21. Februar 2024 Allgemein, Pressemeldung

EU geht wichtigen Schritt, um Menschen europaweit vor Luftverschmutzung zu schützen

Gesundheitsexpert:innen begrüßen die gestern im Trilog erzielte Einigung zur Aktualisierung der EU-Luftqualitätsrichtlinie (Ambient Air Quality Directive).
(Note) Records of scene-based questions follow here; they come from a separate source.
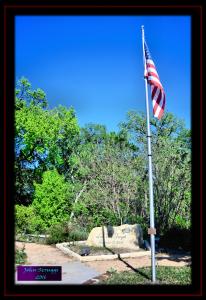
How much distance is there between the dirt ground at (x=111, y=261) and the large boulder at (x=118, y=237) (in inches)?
49.7

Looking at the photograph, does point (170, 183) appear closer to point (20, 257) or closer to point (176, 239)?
point (176, 239)

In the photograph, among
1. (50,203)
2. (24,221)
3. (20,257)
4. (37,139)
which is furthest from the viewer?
(37,139)

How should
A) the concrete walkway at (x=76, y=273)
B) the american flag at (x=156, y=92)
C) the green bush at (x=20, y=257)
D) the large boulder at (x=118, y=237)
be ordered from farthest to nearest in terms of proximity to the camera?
1. the large boulder at (x=118, y=237)
2. the green bush at (x=20, y=257)
3. the concrete walkway at (x=76, y=273)
4. the american flag at (x=156, y=92)

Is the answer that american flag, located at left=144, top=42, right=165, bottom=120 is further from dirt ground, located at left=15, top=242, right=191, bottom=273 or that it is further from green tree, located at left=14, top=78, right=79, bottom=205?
green tree, located at left=14, top=78, right=79, bottom=205

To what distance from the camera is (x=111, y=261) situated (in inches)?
462

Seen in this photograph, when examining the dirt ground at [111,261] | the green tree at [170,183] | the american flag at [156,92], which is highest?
the american flag at [156,92]

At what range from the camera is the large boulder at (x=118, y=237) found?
13.8 metres

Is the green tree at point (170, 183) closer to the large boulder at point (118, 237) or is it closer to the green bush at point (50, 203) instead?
the large boulder at point (118, 237)

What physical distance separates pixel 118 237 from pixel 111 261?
91.1 inches

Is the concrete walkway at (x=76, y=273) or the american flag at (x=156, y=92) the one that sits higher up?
the american flag at (x=156, y=92)

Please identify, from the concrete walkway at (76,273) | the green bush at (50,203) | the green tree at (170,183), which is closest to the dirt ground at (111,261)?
the concrete walkway at (76,273)

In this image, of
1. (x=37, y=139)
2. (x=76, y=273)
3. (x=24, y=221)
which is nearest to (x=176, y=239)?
(x=76, y=273)

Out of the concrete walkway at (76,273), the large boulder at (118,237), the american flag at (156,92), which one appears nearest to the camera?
the american flag at (156,92)

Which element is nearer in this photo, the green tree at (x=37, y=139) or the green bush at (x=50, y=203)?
the green bush at (x=50, y=203)
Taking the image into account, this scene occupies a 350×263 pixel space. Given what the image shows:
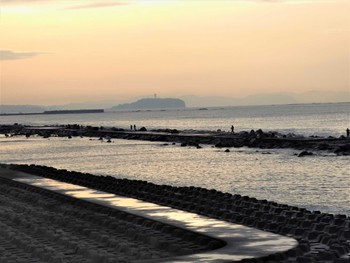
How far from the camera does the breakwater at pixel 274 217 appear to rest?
1002 centimetres

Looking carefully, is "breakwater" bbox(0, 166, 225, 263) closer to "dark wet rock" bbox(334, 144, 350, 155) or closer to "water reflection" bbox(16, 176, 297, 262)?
"water reflection" bbox(16, 176, 297, 262)

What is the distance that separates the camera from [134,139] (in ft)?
246

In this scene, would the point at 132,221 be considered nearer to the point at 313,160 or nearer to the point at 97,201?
the point at 97,201

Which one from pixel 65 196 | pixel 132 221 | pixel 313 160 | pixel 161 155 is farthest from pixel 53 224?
pixel 161 155

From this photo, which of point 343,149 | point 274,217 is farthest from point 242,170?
point 274,217

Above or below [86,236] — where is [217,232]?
above

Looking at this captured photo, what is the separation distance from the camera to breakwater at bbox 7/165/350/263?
32.9 feet

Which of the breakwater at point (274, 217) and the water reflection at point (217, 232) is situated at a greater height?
the water reflection at point (217, 232)

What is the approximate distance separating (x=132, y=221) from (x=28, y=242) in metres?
2.20

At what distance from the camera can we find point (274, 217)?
14.2m

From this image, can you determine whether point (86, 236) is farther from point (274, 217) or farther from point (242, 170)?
point (242, 170)

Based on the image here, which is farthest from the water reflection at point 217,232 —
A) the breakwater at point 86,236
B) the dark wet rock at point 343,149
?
the dark wet rock at point 343,149

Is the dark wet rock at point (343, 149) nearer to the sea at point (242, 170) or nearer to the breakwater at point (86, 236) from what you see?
the sea at point (242, 170)

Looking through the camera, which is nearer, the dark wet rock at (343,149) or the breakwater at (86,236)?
the breakwater at (86,236)
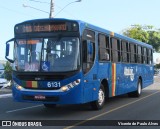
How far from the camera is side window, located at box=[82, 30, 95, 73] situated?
40.2 feet

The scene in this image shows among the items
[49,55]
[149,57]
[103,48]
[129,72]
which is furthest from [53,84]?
[149,57]

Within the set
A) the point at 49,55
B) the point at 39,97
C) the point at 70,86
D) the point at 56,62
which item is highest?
the point at 49,55

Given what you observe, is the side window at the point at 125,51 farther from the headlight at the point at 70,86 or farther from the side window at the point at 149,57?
the headlight at the point at 70,86

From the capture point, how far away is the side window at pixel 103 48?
1398cm

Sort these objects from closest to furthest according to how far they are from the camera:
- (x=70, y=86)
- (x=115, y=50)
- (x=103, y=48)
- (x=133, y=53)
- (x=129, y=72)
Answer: (x=70, y=86)
(x=103, y=48)
(x=115, y=50)
(x=129, y=72)
(x=133, y=53)

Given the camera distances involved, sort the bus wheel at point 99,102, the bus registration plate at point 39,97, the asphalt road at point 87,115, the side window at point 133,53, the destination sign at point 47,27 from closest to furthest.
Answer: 1. the asphalt road at point 87,115
2. the bus registration plate at point 39,97
3. the destination sign at point 47,27
4. the bus wheel at point 99,102
5. the side window at point 133,53

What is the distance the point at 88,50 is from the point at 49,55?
136cm

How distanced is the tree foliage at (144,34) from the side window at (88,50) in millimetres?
59267

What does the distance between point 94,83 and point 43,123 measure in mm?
3062

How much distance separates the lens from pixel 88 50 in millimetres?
12469

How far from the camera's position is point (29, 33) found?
12516mm

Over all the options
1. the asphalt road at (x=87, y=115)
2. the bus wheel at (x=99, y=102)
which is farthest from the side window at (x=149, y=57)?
the bus wheel at (x=99, y=102)

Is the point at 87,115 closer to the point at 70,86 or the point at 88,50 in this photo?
the point at 70,86

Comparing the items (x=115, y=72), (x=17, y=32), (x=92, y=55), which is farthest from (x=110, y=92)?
(x=17, y=32)
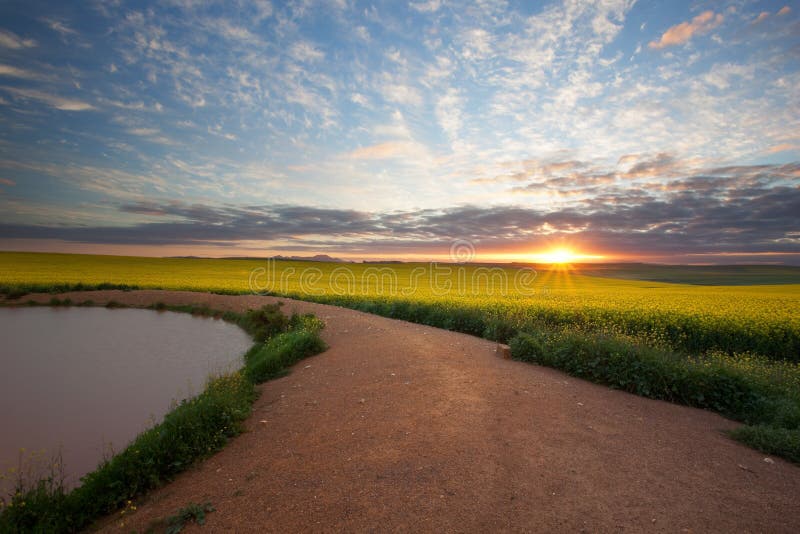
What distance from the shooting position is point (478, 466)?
15.6 feet

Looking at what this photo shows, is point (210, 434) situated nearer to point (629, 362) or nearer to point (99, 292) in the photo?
point (629, 362)

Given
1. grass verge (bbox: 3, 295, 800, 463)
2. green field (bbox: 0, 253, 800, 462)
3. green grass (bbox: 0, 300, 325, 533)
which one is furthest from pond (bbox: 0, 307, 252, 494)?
green field (bbox: 0, 253, 800, 462)

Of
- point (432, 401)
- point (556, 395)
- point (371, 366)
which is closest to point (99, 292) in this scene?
point (371, 366)

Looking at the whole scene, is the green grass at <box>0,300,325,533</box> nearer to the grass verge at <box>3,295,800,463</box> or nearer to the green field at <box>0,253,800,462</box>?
the grass verge at <box>3,295,800,463</box>

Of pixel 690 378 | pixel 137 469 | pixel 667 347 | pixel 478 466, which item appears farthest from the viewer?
pixel 667 347

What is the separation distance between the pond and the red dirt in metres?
3.06

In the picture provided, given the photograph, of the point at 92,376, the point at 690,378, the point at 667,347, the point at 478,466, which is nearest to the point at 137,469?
the point at 478,466

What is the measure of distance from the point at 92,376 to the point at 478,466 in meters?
11.2

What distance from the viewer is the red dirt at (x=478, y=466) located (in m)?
4.02

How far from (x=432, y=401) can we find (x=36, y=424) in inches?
325

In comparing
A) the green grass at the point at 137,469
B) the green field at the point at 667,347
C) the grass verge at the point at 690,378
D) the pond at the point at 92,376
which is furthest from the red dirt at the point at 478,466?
the pond at the point at 92,376

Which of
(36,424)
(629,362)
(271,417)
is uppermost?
(629,362)

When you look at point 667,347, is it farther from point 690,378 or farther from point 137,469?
point 137,469

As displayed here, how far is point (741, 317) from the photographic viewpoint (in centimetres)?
1373
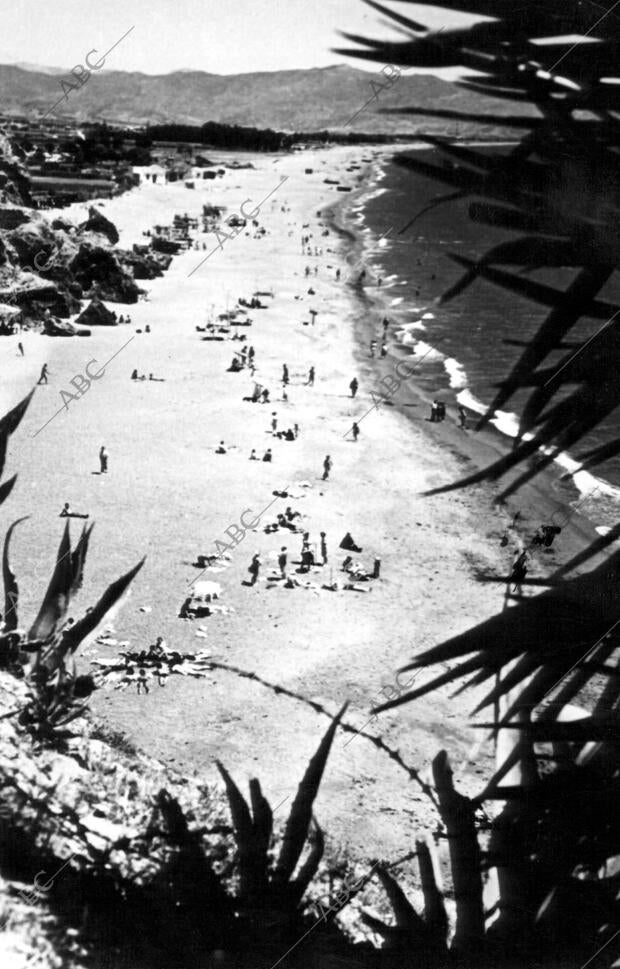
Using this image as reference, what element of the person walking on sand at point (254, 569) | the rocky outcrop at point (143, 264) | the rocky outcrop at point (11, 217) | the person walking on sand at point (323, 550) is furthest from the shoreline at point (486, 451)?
the rocky outcrop at point (11, 217)

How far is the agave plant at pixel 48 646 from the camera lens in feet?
13.8

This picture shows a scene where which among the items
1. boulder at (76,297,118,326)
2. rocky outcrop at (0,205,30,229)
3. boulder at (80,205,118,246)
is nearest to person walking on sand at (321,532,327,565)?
boulder at (76,297,118,326)

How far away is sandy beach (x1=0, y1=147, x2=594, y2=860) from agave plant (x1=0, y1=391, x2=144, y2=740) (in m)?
2.95

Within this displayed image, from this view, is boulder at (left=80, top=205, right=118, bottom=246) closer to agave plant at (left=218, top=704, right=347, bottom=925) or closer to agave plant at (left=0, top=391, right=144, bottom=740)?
agave plant at (left=0, top=391, right=144, bottom=740)

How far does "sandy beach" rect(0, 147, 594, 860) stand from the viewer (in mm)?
11078

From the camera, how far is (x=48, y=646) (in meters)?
4.41

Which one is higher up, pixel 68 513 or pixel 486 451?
pixel 486 451

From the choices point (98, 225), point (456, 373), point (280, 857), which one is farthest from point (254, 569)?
point (98, 225)

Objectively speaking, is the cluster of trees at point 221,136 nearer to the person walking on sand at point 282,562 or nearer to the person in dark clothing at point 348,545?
the person in dark clothing at point 348,545

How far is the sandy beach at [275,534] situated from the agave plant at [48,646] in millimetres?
2947

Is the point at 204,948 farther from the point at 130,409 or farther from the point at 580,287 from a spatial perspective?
the point at 130,409

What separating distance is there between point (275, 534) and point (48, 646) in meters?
13.4

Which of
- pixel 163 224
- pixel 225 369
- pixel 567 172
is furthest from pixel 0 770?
pixel 163 224

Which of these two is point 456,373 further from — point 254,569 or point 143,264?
point 143,264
Sie appellieren an die deutschen Europaabgeordneten und die Bundesregierung, diese nun zügig anzunehmen.

Im Trilog haben sich die Verhandelnden des Europäischen Parlaments, der Belgischen Ratspräsidentschaft und der Europäischen Kommission am Dienstagabend darauf geeinigt, die Grenzwerte für zentrale Luftschadstoffe zu aktualisieren, die Anforderungen für Luftqualitäts-Monitoring zu verbessern und die Bevölkerung und vor allem besonders gefährdete Gruppen besser darüber zu informieren, wie sie ihre Gesundheit vor Luftverschmutzung schützen können. Der Gesetzentwurf enthält zudem neue Regelungen für den Zugang zu Recht und Schadensersatzansprüchen.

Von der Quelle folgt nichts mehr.